In one aspect, an illumination device comprises a plurality of light sources, light sequencing circuitry coupled to the light sources, a light guide structure for directing light from the plurality of light sources over a surface of a display screen to be illuminated, and a user interface for providing control input to the light sequencing circuitry. The light sequencing circuitry comprises a logic state machine responsive to the control input to select one of a plurality of available sequencing modes for the plurality of light sources, a code generator operative to generate output signals controlling respective ones of the light sources responsive to the selected one of the sequencing modes, and timing circuitry for defining timing intervals for processing of the control input by the logic state machine to determine the selected one of the sequencing modes and for generation of the corresponding output signals by the code generator.
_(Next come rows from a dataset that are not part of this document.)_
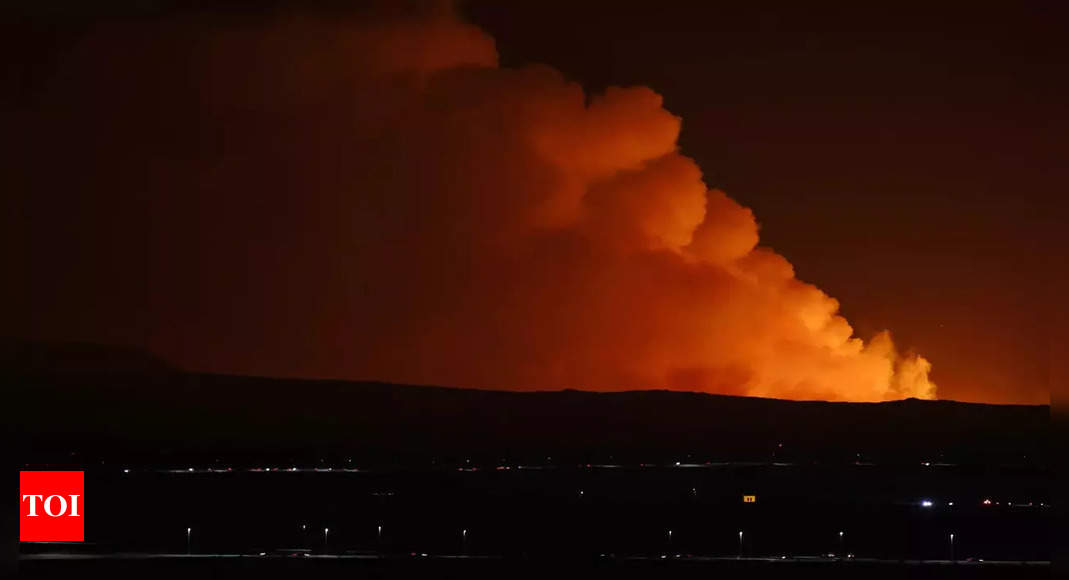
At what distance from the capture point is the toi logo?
983 inches

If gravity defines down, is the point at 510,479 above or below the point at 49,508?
above

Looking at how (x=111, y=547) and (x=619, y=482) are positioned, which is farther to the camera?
(x=619, y=482)

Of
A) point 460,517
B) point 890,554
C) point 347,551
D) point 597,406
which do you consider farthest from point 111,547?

In the above-noted illustrative embodiment, at least a subset of the timing intervals may comprise respective clock sample periods, and the logic state machine may be configured to select a particular one of the plurality of available sequencing modes by detecting a corresponding predetermined number of user input events of a first type, such as button press events, occurring within a given one of the clock sample periods. The logic state machine may be further configured to determine at least one operating parameter of the selected sequencing mode, such as a sequencing rate of the sequencing mode, based on a duration of a user input event of a second type, such as a button hold event, detected in at least one additional sample clock period subsequent to the given sample clock period.

The light guide structure may comprise a substantially planar light guide array having a plurality of separate light guides arranged substantially in parallel with one another and configured to direct light from respective ones of the light sources.

The display screen to be illuminated by the illumination device may be part of a separate display device, such as, for example, an electronic reader, a computer or a mobile telephone, and the substantially parallel light guides of the light guide structure are configured to overlay at least a portion of the display screen.

The present invention in one or more of the illustrative embodiments described herein overcomes the drawbacks of the conventional arrangements previously described. For example, an illumination device in accordance with such an embodiment can be readily aligned with the display screen, does not introduce glare, and conserves battery power.

FIG. 1A shows an illumination device having a light guide structure arranged to overlay at least a portion of a display screen of an electronic reader in an illustrative embodiment.

FIG. 1B shows the illumination device of FIG. 1A separate from the underlying electronic reader.

FIG. 2 is a more detailed view of a portion of the illumination device of FIGS. 1A and 1B.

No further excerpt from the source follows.